BDP sürece ön şartsız yaklaşıyor ve sorun çıkartmayacak gibi görünüyor. Kuşkusuz BDP'nin yeni anayasa süreciyle ilgili söyleyecekleri, devlet-PKK ilişkisinin nasıl seyredeceğine ve şiddetin devreden çıkması için atılacak adımlarla da yakından ilişkili...
Şu aşamada siyasi partilerin Uzlaşma Komisyonu'na üye vermeleri ve bu meclisin anayasa yapma yetkisini kabul etmeleri Türkiye için önemli bir adım ve iyi bir başlangıç. Bundan sonrası "uzlaşma" yeteneğine bağlı.
O süreçte de "pürüz" çıkartan partinin veya partilerin "gelecek sorunu" yaşayacağı çok açık.
Çünkü Türkiye toplumu ağırlıkla yeni bir anayasa istiyor.
Geçtiğimiz hafta Memur-Sen, 81 ilde 49 bin 740 kişi ile yüz yüze "Yeni Anayasa Araştırması Algı, Beklenti ve Talepleri" başlıklı bir kamuoyu araştırması yaptırdı.

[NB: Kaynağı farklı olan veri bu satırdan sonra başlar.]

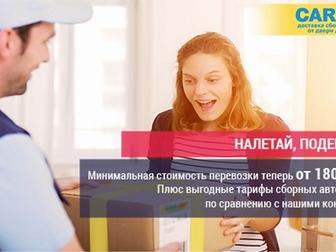 Увидеть foto Транспортные грузоперевозки Транспортная компания «Car-Go», перевозка и доставка груза по России 69134548 в Новосибирске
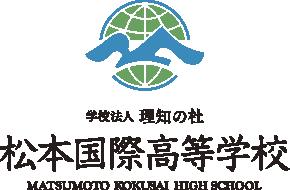 学校法人 理知の杜 松本国際高等学校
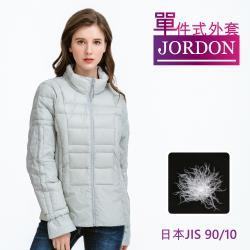 【JORDON 】橋登  超輕仕女羽絨夾克 440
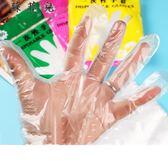 100只裝一次性手套 透明PE薄膜手套 餐飲清潔化妝美發護理用 蘇菲兒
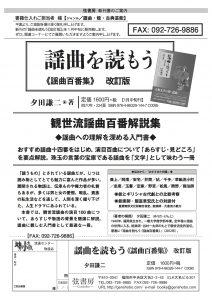 genshobo_1612061059_1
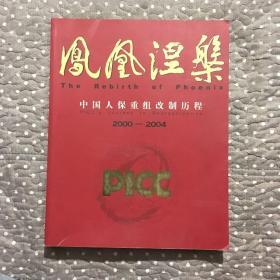 凤凰涅槃:中国人保重组改制历程2000-2004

Bu araştırmayı siyasi partilerin doğru okumasında yarar var. Türkiye, 1921 Anayasası'ndan sonra ilk kez ama daha önemli avantajlara sahip olarak yeni bir sivil anayasa yapma şansı yakalıyor.
Memur-Sen araştırması işte bu şansın arkasındaki halk desteğinin ne kadar güçlü olduğunu gösteriyor.Ve tartışma yaratması beklenen birkaç konuda da toplum yol gösterici mesaj veriyor:
"Yeni anayasada ideolojilere yer verilmemeli" diyenlerin oranı yüzde 56.2. Toplumun yüzde 77.9'u, yeni anayasanın etnik kimliklerden arındırılarak hazırlanması, yüzde 95.4'ü ise tüm toplumsal kesimlere eşit mesafede olması gerektiğini söylüyor.

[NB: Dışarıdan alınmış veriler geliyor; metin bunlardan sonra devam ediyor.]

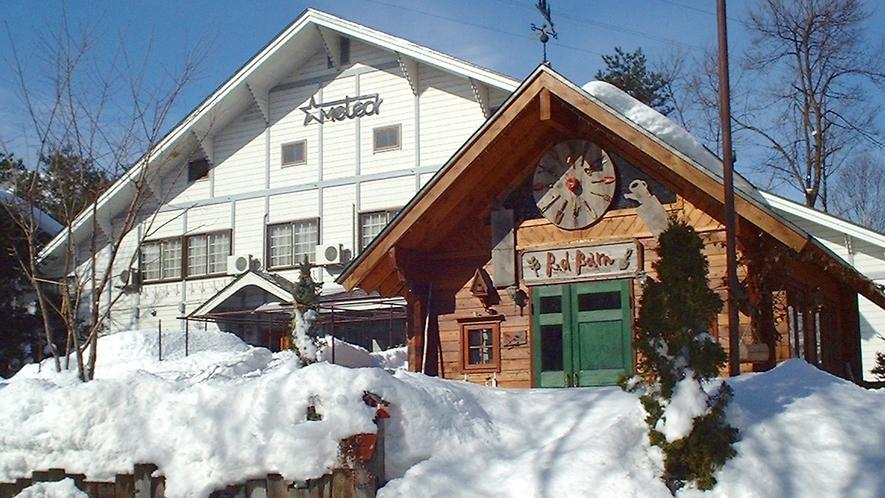 青空と澄んだ空気と白い雪!ミーティアで素敵な冬の休日を!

En kritik maddelerden biri yerel yönetimlerin yani özerkliğin devreye sokulmasıyla ilgili... Vatandaşların yüzde 86.7'si yerel sorunları çözmeye yetkili "Yerel Meclis"lere destek veriyor.
Bu düşünceyi bir başka biçimde de şöyle ifade ediyor: Meclis, toplumdaki tüm renkleri temsil etmeli (yüzde 91.3).
Özellikle CHP ve MHP'nin dikkate alması gereken bir cevap daha var. Toplumun yüzde 52.9'u yeni anayasanın "değiştirilemez hükümler" içermemesi gerektiği düşüncesinde.
Bu büyük araştırmanın koordinatörlüğünü yürüten Doç. Osman Can çıkan sonucu şöyle yorumluyor:
"Gelinen noktada, Meclis'te grubu bulunan siyasi partilerin uzlaşma komisyonu için isim bildirmek, diğer partilerin ise yeni Anayasa'ya dair raporlar hazırlamak ve diyalog sürecine katılmak suretiyle süreci doğru okudukları anlaşılıyor. Zaten Memur-Sen araştırması da, bu sonucun doğacağının ipuçlarını sunmaktadır. Kısacası kadim memleketin sessiz devriminin yeni anayasa ve anayasal düzenle taçlanması için tüm şartlar oluşmuş durumda. Yeter ki Ankara'daki aktörler halkın taleplerini anayasallaştırma yerine, kendilerinin zihnini de felç eden geçmişin dogmaları ve kırmızı çizgilerini esas almasınlar. Yeter ki, müzakerelere başladıklarında, kendilerini halkın yerine koyma yanlışına düşmesinler."